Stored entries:
○ ○ ○ ○ ○

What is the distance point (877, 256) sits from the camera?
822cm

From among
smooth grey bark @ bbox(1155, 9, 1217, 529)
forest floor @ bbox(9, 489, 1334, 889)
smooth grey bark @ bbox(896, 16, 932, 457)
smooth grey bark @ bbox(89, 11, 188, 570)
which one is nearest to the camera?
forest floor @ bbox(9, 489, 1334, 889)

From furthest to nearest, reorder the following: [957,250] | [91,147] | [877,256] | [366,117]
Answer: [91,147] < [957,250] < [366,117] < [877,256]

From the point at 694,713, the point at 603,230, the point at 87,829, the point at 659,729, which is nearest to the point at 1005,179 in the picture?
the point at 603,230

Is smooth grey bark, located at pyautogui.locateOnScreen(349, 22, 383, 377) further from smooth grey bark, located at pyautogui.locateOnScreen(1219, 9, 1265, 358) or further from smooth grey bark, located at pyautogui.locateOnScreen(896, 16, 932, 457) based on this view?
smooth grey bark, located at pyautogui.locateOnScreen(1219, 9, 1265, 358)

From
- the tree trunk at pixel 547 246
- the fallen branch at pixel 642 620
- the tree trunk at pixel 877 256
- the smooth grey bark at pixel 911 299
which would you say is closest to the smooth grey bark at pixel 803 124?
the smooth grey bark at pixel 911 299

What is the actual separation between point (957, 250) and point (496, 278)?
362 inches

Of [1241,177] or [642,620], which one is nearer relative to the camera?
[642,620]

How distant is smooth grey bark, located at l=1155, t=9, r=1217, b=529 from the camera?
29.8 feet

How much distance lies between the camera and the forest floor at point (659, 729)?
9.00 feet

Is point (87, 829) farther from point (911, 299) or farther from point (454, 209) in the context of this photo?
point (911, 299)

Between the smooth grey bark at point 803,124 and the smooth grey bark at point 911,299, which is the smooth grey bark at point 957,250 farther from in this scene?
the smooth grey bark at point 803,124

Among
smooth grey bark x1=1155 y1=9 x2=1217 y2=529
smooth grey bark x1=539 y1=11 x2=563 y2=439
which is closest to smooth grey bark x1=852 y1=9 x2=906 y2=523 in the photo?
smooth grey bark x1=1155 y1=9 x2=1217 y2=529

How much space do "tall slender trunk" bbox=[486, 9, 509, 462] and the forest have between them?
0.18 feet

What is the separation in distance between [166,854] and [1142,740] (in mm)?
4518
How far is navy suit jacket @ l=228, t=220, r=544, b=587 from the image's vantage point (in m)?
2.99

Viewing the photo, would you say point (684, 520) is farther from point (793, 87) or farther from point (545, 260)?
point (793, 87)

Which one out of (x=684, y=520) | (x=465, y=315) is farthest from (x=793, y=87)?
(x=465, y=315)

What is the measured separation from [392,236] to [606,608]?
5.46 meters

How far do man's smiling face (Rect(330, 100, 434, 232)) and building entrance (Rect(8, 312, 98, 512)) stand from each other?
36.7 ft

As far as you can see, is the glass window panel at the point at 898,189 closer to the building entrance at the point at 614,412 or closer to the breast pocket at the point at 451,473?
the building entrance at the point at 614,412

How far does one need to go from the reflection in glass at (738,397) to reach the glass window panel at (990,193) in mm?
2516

○ ○ ○ ○ ○

STATED GOAL — Reproduce every entry above with each occurrence of "camera" changed to "viewpoint", leaving all other text unchanged.

COMPLETED TASK —
What is the distance point (877, 256) sits from the viewpoint?
822cm

From among
smooth grey bark @ bbox(1155, 9, 1217, 529)
forest floor @ bbox(9, 489, 1334, 889)
smooth grey bark @ bbox(896, 16, 932, 457)
smooth grey bark @ bbox(89, 11, 188, 570)
which one is nearest to the viewpoint?
forest floor @ bbox(9, 489, 1334, 889)

From furthest to nearest, reorder the following: [957,250] | [91,147] | [877,256] | [366,117]
Answer: [91,147] < [957,250] < [366,117] < [877,256]

From the point at 694,713, the point at 603,230, the point at 87,829, the point at 659,729, which is nearest to the point at 1005,179 in the picture?
the point at 603,230

Is smooth grey bark, located at pyautogui.locateOnScreen(349, 22, 383, 377) further from smooth grey bark, located at pyautogui.locateOnScreen(1219, 9, 1265, 358) or further from smooth grey bark, located at pyautogui.locateOnScreen(896, 16, 932, 457) based on this view?
smooth grey bark, located at pyautogui.locateOnScreen(1219, 9, 1265, 358)

From
- the tree trunk at pixel 547 246
- the fallen branch at pixel 642 620
- the tree trunk at pixel 877 256
- the smooth grey bark at pixel 911 299
which would you say is closest to the smooth grey bark at pixel 803 124?
the smooth grey bark at pixel 911 299

What is the actual separation between point (957, 250) and point (496, 278)?
362 inches

Of [1241,177] or [642,620], which one is nearer relative to the viewpoint?
[642,620]

How distant is smooth grey bark, located at l=1155, t=9, r=1217, b=529 from the viewpoint?
29.8 feet

How much distance lies between the viewpoint and the forest floor at point (659, 729)?
9.00 feet

Is point (87, 829) farther from point (911, 299) or farther from point (454, 209) in the context of this photo?
point (911, 299)

Between the smooth grey bark at point 803,124 and the smooth grey bark at point 911,299, which is the smooth grey bark at point 957,250 farther from in this scene?
the smooth grey bark at point 803,124

Among
smooth grey bark x1=1155 y1=9 x2=1217 y2=529
smooth grey bark x1=539 y1=11 x2=563 y2=439
which is closest to smooth grey bark x1=852 y1=9 x2=906 y2=523 in the photo?
smooth grey bark x1=1155 y1=9 x2=1217 y2=529

How much space do "tall slender trunk" bbox=[486, 9, 509, 462] and the forest have between them?
0.18 feet

What is the separation in distance between [166,854] and [1142,740] (in mm)?
4518
How far is navy suit jacket @ l=228, t=220, r=544, b=587 from the image's vantage point (in m)?
2.99

Viewing the photo, would you say point (684, 520) is farther from point (793, 87) or farther from point (545, 260)?
point (793, 87)

Which one out of (x=684, y=520) | (x=465, y=315) is farthest from (x=793, y=87)?
(x=465, y=315)

What is the measured separation from [392,236] to [606,608]?
5.46 meters

How far do man's smiling face (Rect(330, 100, 434, 232)) and building entrance (Rect(8, 312, 98, 512)) stand from each other?
36.7 ft

As far as you can see, is the glass window panel at the point at 898,189 closer to the building entrance at the point at 614,412 or closer to the breast pocket at the point at 451,473?
the building entrance at the point at 614,412

How far does one need to go from the reflection in glass at (738,397) to reach the glass window panel at (990,193) in mm?
2516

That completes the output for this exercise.